"...open your safe and find ashes."
~ Annie Dillard
Here are these beautiful, unmarked
journal pages of a life, your life: bound
vellum, lined or unlined; papers pressed
on a hot cylinder to weave the fibers tight
and make a smooth, fine surface. Here
you could do a daily commentary, digest
of ordinary skies from sunup to sundown,
hours into which you scratch the minutiae
of rising and working, eating and walking,
shitting and showering; kissing or slapping,
crying, laughing, hiding; sleeping or not
sleeping as rain lashes the roof or bombs
explode in a different part of the city. What
does it mean, what does anything mean; and
is it worth more dressed in nouns and verbs
than in adjectives and adverbs; rendered in ink
or graphite? A famous novelist said, if you must
travel by plane, take two pencils because pens
leak; you'll have a spare. Lead is that soft, roasted
mix of clay and pure carbon which, in another atomic
configuration, yields the hardness of diamonds.

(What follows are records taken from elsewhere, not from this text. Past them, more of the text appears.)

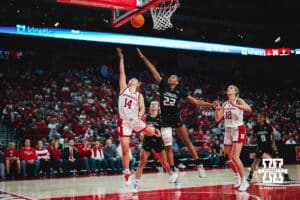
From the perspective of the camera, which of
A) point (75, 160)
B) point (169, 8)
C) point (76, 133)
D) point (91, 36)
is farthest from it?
point (91, 36)

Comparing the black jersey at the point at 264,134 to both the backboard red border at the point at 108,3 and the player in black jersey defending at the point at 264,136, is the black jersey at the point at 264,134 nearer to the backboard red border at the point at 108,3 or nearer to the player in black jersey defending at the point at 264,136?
the player in black jersey defending at the point at 264,136

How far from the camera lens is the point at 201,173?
8250 mm

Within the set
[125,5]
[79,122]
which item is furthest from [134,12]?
[79,122]

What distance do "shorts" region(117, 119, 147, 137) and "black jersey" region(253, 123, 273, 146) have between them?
4.02 metres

Is a moment documented more real than one
which has left no trace except as a flicker in the marsh
of memory? Trees fall in the forest, are struck down
by lightning; logs enter a loader's knuckle boom
where they're pulled through an array of knives,
stripping them of branches and bark. A cloud of wings
carries away any birds that nested in these groves.
Audubon, who shot and killed every single one
of the more than 700 specimens he painted, used
watercolors and pastels, pencil, pen and ink to capture
the likenesses of bittern and sparrow, finch, barn owl
and warbler. There they glow: black-throated, fork-tailed,
spotted. Vulture and hermit, lesser tern, and house wren.